Per ricordare Hiroshima
Il 6 e il 9 agosto del 1945 il Giappone fu il teatro dell’utilizzo, per la prima volta nella storia dell’umanità, della bomba atomica. A Hiroshima e a Nagasaki l’esercito americano decise di sperimentare questo potentissimo ordigno per mettere definitivamente la parola fine sul Secondo conflitto mondiale, che nel Pacifico proseguiva nonostante la resa, il 7 maggio dello stesso anno, della Germania nazista.
Sulle motivazioni politico-militari che portarono alla decisione di impiegare gli ordigni nucleari (“Little boy”
e “Fat man” come vennero chiamate le bombe) il dibattito è ancora aperto, ma l’attacco è costato la vita a oltre 300mila persone colpiti direttamente dalle esplosioni e in seguito per gli effetti del fallout nucleare. Un fatto che ha scatenato un dibattito intenso sull’impiego di queste nuovi armi, ma che non ne ha impedito il moltiplicarsi dopo la fine della Seconda Guerra mondiale. Soltanto dopo la fine della contrapposizione tra USA e URSS si è giunti alla firma di un trattato contro la proliferazione di questo tipo di armamenti, ma il pericolo o la minaccia atomica sono sempre dietro l’angolo. Una minaccia che non viene soltanto dall’utilizzo militare di questo tipo di tecnologia, ma anche dal suo impiego civile, nelle famosissime centrali.
Il dibattito in Italia rispetto al riutilizzo e la costruzione di impianti di questo genere si è nuovamente aperto e ha preso sempre più consistenza anche in ragione dell’aumento dei prezzi dei prodotti petroliferi. Ma il nucleare rappresenta veramente la soluzione? Ci sono correnti di pensiero che sostengono sia questa al via da percorrere se vogliamo uscire dalla dipendenza del petrolio, ma proprio qui sta la prima falla di questo pensiero. L’Italia non è un paese produttore di uranio e eliminata la dipendenza dai combustibili fossili, rischiamo di cadere in un nuovo tipo di subordinazione: quella da uranio appunto.
Secondo elemento che viene portato a sostegno della tesi “nuclearista” è che questi impianti non producono emissioni di CO2. Vero, ma il processo di costruzione di queste centrali, molto lungo nel tempo visto che siamo nell’ordine dei 10/15 anni, comporta emissioni inquinanti. Inoltre l’impiego di questo carburante produce scorie altamente tossiche il cui smaltimento comporta costi altissimi. Basti pensare che a oggi nessuno nel mondo è riuscito a trovare un sito di stoccaggio definitivo e soprattutto sicuro per questo tipo di rifiuti. Inoltre per giungere a un effettivo abbattimento di CO2, occorrerebbe costruire un elevato numero di centrali, che
farebbe inevitabilmente aumentare i rischi per la sicurezza. E’ notizia di questi giorni del ripetersi di incidenti in impianti a combustibile nucleare in Europa e proprio l’Italia decise, con un referendum, di non impiegare più questo tipo di energia dopo la catastrofe di Chernobyl del 1986.

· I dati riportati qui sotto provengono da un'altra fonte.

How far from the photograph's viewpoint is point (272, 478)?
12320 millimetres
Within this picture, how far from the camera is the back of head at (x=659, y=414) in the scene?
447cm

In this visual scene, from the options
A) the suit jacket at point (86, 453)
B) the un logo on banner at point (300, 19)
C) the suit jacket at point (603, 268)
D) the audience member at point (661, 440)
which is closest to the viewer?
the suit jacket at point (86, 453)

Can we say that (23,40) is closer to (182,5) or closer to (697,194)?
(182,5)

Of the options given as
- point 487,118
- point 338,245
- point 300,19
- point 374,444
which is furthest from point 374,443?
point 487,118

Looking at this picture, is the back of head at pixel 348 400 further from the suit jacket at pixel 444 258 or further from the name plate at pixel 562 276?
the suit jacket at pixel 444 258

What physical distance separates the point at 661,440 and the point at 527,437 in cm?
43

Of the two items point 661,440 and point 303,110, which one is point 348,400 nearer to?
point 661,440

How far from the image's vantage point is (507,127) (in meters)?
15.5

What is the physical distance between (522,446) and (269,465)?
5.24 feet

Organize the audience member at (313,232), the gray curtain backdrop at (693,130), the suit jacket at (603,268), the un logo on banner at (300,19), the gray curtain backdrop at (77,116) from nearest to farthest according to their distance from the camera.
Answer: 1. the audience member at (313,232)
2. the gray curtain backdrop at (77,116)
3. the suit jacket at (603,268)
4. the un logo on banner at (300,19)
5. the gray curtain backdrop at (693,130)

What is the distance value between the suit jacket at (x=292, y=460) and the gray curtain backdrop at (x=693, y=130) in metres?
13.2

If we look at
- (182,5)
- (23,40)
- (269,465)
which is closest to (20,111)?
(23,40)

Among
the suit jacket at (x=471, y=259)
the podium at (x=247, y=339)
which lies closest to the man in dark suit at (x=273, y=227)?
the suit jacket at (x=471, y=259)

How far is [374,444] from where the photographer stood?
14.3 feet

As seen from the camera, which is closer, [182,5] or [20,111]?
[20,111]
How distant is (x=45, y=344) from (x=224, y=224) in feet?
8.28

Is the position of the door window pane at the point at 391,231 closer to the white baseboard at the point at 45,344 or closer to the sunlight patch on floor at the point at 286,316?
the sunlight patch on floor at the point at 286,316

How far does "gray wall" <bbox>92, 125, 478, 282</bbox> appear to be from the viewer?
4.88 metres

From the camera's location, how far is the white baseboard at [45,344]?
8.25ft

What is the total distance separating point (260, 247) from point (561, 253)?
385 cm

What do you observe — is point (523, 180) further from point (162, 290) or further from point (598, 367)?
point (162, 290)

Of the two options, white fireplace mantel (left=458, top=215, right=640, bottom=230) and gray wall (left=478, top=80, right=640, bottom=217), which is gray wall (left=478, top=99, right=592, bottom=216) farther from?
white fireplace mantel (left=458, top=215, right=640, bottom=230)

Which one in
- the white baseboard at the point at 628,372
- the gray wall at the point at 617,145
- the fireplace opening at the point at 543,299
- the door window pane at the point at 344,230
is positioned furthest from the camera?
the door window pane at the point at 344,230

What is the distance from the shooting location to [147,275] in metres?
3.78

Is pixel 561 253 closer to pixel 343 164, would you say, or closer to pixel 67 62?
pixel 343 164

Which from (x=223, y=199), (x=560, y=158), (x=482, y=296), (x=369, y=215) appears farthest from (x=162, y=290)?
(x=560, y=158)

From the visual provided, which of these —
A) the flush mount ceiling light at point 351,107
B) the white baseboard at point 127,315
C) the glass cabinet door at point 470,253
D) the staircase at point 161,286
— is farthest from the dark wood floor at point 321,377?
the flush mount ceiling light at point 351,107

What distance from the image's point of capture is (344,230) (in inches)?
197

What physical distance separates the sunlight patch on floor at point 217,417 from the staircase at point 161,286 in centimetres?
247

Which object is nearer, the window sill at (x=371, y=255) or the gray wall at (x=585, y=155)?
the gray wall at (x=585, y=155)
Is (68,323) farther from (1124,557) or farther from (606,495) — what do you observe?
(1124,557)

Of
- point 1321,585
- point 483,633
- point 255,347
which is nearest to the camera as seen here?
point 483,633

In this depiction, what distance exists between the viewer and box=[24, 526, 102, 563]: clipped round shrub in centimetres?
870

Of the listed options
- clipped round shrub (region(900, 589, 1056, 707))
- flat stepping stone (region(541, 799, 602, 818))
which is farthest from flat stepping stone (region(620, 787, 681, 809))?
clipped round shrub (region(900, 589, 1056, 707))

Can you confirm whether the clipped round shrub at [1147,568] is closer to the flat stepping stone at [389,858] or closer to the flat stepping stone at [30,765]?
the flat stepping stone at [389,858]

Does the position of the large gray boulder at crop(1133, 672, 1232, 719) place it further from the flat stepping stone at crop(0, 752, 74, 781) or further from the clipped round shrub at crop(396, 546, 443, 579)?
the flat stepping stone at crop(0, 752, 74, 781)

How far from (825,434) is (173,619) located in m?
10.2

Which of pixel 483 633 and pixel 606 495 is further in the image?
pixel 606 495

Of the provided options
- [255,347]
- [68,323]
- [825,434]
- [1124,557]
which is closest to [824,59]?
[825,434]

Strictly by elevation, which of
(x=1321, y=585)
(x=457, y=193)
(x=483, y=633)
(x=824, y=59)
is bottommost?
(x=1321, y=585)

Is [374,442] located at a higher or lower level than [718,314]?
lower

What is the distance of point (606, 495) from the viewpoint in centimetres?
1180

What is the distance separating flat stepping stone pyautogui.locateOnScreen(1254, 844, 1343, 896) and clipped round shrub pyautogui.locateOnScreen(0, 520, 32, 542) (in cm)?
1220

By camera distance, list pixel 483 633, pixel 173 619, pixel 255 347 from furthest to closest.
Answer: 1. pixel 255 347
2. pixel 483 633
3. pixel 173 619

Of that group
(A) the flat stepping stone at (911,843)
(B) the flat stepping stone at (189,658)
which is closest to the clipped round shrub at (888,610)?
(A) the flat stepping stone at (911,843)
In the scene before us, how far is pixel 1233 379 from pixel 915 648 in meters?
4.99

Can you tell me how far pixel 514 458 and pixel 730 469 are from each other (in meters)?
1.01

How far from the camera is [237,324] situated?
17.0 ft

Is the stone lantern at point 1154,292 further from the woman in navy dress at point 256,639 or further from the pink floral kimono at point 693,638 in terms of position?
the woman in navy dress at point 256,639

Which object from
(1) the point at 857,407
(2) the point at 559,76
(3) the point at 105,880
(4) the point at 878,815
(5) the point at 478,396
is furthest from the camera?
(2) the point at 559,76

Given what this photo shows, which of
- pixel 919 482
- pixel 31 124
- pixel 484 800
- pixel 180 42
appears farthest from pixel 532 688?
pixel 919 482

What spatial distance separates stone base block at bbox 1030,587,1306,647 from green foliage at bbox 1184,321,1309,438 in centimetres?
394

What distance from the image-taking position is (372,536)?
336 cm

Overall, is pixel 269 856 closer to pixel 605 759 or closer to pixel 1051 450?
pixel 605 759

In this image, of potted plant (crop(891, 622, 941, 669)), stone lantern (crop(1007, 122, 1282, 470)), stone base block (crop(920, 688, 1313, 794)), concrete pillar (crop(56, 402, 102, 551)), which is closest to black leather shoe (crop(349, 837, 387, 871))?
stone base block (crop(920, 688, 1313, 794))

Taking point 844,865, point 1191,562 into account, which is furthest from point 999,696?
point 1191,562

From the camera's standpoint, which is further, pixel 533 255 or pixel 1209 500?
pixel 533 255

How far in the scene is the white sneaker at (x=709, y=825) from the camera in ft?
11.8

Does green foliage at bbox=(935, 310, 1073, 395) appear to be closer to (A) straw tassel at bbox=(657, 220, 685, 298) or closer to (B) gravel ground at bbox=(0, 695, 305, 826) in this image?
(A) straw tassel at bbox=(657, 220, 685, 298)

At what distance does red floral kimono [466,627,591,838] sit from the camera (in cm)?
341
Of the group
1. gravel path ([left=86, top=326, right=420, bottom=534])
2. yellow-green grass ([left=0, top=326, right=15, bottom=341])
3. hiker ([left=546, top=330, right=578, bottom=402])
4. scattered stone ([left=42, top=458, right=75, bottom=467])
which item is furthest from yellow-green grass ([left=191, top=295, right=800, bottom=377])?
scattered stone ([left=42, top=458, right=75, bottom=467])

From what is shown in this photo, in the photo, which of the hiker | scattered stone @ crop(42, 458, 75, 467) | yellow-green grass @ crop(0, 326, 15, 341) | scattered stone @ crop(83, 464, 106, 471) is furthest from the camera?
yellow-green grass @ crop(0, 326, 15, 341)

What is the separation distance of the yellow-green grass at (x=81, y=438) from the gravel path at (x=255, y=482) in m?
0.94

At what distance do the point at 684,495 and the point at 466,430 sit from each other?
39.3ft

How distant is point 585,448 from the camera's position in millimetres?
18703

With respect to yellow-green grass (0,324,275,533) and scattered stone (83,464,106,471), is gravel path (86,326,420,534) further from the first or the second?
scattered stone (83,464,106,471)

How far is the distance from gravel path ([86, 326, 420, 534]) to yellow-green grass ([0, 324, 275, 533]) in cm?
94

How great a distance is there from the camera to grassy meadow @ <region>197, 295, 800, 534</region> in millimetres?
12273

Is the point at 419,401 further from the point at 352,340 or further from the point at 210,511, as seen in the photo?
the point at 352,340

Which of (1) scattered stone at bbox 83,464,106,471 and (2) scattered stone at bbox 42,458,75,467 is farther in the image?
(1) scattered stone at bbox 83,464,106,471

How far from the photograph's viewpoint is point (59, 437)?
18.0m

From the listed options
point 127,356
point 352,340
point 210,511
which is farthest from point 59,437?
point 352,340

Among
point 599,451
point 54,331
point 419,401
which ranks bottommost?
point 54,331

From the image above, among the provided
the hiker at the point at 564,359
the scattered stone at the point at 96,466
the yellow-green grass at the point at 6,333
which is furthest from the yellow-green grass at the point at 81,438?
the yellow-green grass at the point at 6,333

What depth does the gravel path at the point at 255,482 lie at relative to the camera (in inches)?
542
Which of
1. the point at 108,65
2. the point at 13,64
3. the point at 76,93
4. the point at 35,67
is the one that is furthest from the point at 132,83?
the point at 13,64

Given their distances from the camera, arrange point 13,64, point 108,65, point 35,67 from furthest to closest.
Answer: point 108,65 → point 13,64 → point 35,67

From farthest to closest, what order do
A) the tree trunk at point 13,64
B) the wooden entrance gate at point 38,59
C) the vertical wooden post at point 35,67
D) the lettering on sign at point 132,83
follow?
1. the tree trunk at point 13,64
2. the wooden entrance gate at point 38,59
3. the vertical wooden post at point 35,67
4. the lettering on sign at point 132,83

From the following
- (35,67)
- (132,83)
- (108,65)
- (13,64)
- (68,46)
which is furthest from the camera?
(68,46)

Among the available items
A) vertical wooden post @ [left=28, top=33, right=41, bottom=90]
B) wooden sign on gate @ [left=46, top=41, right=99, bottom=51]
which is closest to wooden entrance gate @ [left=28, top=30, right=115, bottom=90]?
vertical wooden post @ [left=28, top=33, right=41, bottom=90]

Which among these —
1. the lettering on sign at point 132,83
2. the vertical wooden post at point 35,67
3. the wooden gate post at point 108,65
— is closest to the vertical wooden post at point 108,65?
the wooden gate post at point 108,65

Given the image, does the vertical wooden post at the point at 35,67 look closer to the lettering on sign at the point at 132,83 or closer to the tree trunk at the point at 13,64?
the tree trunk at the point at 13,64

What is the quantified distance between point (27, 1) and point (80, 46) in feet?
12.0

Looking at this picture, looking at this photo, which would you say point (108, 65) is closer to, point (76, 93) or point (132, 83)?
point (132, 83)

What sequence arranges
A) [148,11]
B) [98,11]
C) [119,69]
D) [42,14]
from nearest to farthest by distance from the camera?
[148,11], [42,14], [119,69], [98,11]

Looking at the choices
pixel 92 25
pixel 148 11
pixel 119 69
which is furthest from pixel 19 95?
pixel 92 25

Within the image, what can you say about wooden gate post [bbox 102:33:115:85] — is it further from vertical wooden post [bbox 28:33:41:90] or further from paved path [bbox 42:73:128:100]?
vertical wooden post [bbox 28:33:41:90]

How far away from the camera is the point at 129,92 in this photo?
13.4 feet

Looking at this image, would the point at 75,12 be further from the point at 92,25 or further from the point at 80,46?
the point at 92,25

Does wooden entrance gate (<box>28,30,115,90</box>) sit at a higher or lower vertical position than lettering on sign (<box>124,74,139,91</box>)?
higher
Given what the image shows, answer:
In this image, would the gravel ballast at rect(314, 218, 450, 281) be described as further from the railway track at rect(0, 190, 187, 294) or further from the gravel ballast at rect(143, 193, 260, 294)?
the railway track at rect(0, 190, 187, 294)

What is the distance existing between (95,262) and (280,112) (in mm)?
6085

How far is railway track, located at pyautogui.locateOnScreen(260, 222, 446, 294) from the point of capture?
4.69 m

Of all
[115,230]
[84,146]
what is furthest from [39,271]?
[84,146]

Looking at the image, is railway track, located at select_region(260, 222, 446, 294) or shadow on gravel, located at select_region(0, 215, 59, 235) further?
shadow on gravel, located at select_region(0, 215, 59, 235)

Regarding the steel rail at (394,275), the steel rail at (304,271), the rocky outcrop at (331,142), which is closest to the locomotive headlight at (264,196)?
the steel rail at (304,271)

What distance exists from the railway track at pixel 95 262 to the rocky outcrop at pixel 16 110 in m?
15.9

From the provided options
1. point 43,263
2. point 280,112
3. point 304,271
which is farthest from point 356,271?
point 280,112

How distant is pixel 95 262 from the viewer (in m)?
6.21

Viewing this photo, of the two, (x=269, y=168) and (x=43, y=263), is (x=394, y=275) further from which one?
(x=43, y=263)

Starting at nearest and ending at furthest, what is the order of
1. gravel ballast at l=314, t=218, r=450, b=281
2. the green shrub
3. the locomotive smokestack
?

Insomma le ragioni per non proseguire su questa strada sono molte e non da ultimo vi è anche il fatto che attualmente si può provvedere al fabbisogno energetico impiegando le fonti rinnovabili, come solare, geotermico, biomasse, idroelettrico, moto ondoso, maremotrice ed eolica. Noi Verdi da tempo insistiamo perché anche in Italia si decida di investire in maniera decisa in questa direzione, proprio perché il loro impatto ambientale è contenuto, se non nullo, non danneggiano l’atmosfera e la produzione può avvenire anche attraverso microimpianti “casalinghi”.
Nel nostro Paese attualmente la produzione con fonti rinnovabili è attestata al 15,7% sul totale della produzione elettrica (fonte Gestore servizi elettrici), siamo ancora lontani quindi dall’obiettivo del 22% fissato dalla Unione Europea per il 2010. Occorre quindi una decisa inversione di tendenza, anche perché questo rappresenta sicuramente un potente incentivo per la crescita e lo sviluppo, sostenibile, dell’Italia.